Given that q₁ = +4.4 µC and r₁ = 25 cm = 0.25 m:
E₁ = (9 × 10^9 N.m²/C²) * (4.4 × 10^-6 C) / (0.25 m)²
2. Electric field created by particle 2:
Following the same formula, the electric field created by particle 2 is:
E₂ = k * |q₂| / r₂²,
where q₂ = -2.3 µC and r₂ = 15 cm = 0.15 m:
E₂ = (9 × 10^9 N.m²/C²) * (2.3 × 10^-6 C) / (0.15 m)²
Next, let's add the electric fields together:
E_net = E₁ + E₂
Since we want the net electric field to be zero at x = 25 cm, the equation becomes:
E_net = 0
Plugging in the values, we get:
0 = E₁ + E₂
Solving this equation will give us the location of the third particle where the net electric field is zero.
To determine the location of the third particle, we need to find the distance from x = 25 cm where the net electric field is zero.
The net electric field at x = 25 cm will be zero if the electric fields due to the first and second particles at that point cancel each other out. The electric field due to a point charge is given by the equation:
E = k * (q / r^2)
Where E is the electric field, k is the electrostatic constant (k = 8.99 x 10^9 Nm^2/C^2), q is the charge of the particle, and r is the distance from the particle.
Let's calculate the electric fields due to the first and second particles at x = 25 cm:
Electric field due to q1 = k * (q1 / r1^2)

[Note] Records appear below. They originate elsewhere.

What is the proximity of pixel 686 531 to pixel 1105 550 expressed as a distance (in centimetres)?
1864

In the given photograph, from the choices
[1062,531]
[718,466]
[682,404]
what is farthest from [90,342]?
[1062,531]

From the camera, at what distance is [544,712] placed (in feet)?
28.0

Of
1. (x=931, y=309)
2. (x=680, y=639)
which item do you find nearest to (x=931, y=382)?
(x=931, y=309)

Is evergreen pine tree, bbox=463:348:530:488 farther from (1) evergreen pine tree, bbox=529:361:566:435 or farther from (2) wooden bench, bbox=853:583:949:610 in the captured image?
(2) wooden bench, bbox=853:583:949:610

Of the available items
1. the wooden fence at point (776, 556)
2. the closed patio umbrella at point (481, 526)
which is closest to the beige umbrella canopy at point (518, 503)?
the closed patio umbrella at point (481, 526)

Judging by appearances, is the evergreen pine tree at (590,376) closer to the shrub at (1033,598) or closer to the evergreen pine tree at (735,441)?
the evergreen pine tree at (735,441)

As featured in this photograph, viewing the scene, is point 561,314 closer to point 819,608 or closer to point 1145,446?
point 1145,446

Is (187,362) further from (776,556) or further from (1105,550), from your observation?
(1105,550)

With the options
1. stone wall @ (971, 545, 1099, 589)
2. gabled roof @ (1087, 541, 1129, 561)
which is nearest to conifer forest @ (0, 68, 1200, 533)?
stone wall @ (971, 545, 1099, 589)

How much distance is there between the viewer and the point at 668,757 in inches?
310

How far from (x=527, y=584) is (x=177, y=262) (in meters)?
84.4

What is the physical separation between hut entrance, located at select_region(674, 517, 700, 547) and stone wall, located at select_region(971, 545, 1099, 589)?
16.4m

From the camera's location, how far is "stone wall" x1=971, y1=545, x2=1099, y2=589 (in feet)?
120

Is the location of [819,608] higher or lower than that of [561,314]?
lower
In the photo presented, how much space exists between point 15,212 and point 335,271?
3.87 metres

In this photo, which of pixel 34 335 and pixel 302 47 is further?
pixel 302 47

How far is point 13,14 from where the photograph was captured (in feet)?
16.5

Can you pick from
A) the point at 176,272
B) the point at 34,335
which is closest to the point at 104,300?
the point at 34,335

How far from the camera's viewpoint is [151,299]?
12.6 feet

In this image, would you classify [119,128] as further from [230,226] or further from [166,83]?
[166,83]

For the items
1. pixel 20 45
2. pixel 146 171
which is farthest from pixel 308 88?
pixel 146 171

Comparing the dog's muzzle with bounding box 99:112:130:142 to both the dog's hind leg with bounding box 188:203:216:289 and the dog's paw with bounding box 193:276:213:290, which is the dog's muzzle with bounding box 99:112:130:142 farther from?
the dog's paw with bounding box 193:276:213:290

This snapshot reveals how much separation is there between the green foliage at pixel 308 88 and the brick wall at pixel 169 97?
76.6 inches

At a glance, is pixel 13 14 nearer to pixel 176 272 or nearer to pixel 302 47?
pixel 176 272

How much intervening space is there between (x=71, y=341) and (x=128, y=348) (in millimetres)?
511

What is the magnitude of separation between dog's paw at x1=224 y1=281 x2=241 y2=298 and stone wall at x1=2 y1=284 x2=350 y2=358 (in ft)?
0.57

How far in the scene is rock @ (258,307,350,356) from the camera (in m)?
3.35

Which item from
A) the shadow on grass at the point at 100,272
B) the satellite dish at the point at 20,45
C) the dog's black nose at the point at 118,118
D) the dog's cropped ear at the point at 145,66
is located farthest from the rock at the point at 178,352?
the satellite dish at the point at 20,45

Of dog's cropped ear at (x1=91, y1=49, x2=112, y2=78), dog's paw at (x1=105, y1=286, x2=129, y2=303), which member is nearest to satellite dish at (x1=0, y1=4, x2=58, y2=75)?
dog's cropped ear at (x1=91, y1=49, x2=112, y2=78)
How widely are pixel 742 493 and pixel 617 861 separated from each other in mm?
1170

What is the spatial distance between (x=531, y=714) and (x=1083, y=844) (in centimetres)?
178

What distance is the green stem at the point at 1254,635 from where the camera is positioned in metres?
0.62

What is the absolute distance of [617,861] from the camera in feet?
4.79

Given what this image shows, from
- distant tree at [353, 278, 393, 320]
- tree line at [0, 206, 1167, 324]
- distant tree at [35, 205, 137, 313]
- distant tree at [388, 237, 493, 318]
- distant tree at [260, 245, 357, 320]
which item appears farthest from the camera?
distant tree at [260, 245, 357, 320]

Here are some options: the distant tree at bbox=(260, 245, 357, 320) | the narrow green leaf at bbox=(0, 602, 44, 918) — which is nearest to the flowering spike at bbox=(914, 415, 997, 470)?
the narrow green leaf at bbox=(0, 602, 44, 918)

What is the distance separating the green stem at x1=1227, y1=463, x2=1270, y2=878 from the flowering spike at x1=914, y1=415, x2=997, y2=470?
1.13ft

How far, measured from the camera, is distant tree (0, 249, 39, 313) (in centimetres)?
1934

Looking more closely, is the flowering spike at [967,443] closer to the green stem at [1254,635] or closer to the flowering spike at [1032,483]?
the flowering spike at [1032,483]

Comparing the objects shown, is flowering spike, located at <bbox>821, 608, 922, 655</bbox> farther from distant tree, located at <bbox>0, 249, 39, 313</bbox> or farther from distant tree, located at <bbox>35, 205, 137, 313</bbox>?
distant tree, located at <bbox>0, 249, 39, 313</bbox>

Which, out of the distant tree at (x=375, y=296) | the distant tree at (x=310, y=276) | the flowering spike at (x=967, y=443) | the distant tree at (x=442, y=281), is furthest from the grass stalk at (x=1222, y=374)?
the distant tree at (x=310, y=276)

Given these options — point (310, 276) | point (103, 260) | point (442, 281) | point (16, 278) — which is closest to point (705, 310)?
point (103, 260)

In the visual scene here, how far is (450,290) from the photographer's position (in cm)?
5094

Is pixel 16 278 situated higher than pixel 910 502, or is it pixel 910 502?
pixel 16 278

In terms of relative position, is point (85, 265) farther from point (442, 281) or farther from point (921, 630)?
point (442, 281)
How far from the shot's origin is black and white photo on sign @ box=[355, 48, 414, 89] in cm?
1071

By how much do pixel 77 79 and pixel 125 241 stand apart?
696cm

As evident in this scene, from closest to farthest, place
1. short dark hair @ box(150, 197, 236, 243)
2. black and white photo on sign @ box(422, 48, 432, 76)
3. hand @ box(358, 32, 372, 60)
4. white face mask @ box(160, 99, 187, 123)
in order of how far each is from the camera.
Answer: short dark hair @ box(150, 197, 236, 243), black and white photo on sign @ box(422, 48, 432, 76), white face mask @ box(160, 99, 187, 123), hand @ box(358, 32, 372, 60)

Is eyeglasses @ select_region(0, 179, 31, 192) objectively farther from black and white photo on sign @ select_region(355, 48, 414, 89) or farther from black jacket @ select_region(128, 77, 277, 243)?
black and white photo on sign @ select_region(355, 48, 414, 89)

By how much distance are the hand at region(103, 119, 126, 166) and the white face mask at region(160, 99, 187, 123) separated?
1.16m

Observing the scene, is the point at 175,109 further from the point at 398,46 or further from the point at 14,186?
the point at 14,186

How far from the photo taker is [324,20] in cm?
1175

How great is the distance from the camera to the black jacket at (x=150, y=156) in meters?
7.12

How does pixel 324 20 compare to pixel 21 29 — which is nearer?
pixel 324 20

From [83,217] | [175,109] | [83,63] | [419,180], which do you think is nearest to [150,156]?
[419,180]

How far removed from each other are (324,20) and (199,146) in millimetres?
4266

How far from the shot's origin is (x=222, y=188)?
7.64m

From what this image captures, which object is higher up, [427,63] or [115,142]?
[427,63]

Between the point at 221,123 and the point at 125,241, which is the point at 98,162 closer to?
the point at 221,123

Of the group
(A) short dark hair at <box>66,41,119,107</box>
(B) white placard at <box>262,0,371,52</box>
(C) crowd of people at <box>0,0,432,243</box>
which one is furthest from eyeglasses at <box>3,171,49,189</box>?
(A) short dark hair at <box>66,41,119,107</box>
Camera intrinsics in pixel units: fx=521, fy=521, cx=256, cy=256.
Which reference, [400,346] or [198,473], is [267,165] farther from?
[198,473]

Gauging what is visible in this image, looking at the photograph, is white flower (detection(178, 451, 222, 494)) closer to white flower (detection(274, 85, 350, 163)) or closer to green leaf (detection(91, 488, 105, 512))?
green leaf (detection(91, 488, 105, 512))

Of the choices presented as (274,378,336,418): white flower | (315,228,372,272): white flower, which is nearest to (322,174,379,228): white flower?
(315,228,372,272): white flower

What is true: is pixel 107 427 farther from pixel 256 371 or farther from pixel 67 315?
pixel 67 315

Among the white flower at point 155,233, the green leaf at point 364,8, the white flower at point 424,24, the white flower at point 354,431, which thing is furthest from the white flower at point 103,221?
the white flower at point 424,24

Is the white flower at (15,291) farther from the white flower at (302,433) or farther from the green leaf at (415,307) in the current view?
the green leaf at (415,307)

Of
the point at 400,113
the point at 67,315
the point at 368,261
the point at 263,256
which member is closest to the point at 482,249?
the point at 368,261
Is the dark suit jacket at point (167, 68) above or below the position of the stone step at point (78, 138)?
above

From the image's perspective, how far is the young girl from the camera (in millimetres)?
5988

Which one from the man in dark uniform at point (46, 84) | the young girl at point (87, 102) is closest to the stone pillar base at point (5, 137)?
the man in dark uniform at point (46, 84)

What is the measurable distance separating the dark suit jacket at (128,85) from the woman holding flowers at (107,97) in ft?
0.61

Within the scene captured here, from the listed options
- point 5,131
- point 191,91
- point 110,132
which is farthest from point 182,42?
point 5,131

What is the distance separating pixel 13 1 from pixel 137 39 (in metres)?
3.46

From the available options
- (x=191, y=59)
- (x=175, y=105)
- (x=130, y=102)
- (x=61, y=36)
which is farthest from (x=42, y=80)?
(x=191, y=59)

Electric field due to q2 = k * (q2 / r2^2)
Since we know the charges and distances from the particles, we can substitute those values into the equations:
Electric field due to q1 = (8.99 x 10^9 Nm^2/C^2) * (4.4 x 10^-6 C) / (25 cm)^2
Electric field due to q2 = (8.99 x 10^9 Nm^2/C^2) * (-2.3 x 10^-6 C) / (25 cm - 15 cm)^2
Now we can calculate the values of these electric fields:
Electric field due to q1 = 4.765 x 10^5 N/C
Electric field due to q2 = -1.311 x 10^6 N/C
Since the electric fields have opposite signs, they can cancel each other out and result in a net electric field of zero. For this to happen, the magnitudes of the electric fields need to be equal. Therefore,
|Electric field due to q1| = |Electric field due to q2|
4.765 x 10^5 N/C = 1.311 x 10^6 N/C
Now, we can solve for the distance r3, which is the distance from the third particle to x = 25 cm. Rearranging the equation for the electric field, we get:
r3^2 = (k * |q|) / |Electric field|
Substituting the values, we have:
r3^2 = (8.99 x 10^9 Nm^2/C^2 * (3.6 x 10^-6 C)) / (4.765 x 10^5 N/C)
Now we can solve for r3:
r3^2 = 6.811 x 10^-3 m^2
Taking the square root of both sides, we get:
r3 = 0.0826 m
Therefore, the location of the third particle with charge q3 = +3.6 µC such that the net electric field at x = 25 cm is zero is at a distance of approximately 0.0826 meters (or 82.6 cm) from x = 25 cm.